That a person is created “in the image and likeness” of God has been taken to mean a variety of things in the history of biblical interpretation. At one extreme, some interpreters have claimed that “image and likeness” refer to an actual, literal, even physical, resemblance. This kind of interpretation attempts to objectify the Old Testament language about God to the extreme. (For example, “the hand of God” would come to refer to an actual, physical hand.) This position falls into the dangerous error of attempting to understand God in human terms. The Bible teaches that God and humanity are profoundly and eternally separate and distinct. At the other extreme, some interpreters claim that “image and likeness” refer to specific human capabilities or attributes such as the capacity for reason or human self-understanding. This view asserts that these specific characteristics separate humans from the rest of creation. This interpretation contains some truth; the human ability to reason and human self-awareness are indeed unique in God's created order. At the same time, however, this view devalues the idea of humans being created in “the image and likeness” of God. Surely more is involved in this great theological truth an the ability to reason. To accept this interpretation fully is to suggest that persons with higher levels of intelligence or more astute powers of reason would be able to relate to God on a higher level. Scripture knows of no such distinction. All are created in God's image.
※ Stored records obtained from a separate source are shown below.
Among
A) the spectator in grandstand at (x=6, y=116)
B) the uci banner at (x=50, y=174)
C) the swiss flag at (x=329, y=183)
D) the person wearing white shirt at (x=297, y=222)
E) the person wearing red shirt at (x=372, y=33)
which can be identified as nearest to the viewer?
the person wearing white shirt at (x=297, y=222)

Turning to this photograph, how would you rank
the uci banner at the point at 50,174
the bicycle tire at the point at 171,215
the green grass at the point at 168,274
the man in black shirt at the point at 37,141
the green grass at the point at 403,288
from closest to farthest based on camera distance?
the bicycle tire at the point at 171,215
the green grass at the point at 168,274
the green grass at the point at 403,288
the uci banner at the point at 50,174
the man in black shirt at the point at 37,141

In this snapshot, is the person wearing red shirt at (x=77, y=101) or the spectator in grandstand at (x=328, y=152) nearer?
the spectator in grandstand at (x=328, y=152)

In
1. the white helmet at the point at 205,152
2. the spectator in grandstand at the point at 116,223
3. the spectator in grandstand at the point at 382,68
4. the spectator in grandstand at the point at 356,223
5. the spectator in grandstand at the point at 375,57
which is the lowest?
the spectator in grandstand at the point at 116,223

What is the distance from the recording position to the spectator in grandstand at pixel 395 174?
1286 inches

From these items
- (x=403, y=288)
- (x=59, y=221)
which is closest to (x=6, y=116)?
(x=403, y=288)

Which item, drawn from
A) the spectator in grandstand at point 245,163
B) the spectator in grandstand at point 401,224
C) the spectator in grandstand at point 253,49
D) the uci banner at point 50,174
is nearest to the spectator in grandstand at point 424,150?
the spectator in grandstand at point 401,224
A better understanding of the image of God stresses the truth that all human beings are equally included. The image of God is expressed by two parallel ideas. First, the image of God refers to the human capability to respond to God and to enter into relationship with God. Second, the image of God refers to the human responsibility to respond to God and to enter into relationship with God. Obviously, this understanding of the image of God is unrelated to any kind of physical similarity. At the same time, it claims that the image and likeness include the total self, not only reasoning ability or traits of personality. Seeing the image of God in this light leads to the conclusion that people occupy a high place in God's creation. In fact, people are God's representative on earth, the possessor of God-given power and dominion over creation, and the only part of creation reflecting God in this way. Clearly, the possibility of responding to God is the highest of all gifts. As the psalmist affirms, humans have been crowned “with glory and honor” ( Psalm 8:5 ). Every person is made in the image of God because every person possesses the capability and the responsibility of personal response to God.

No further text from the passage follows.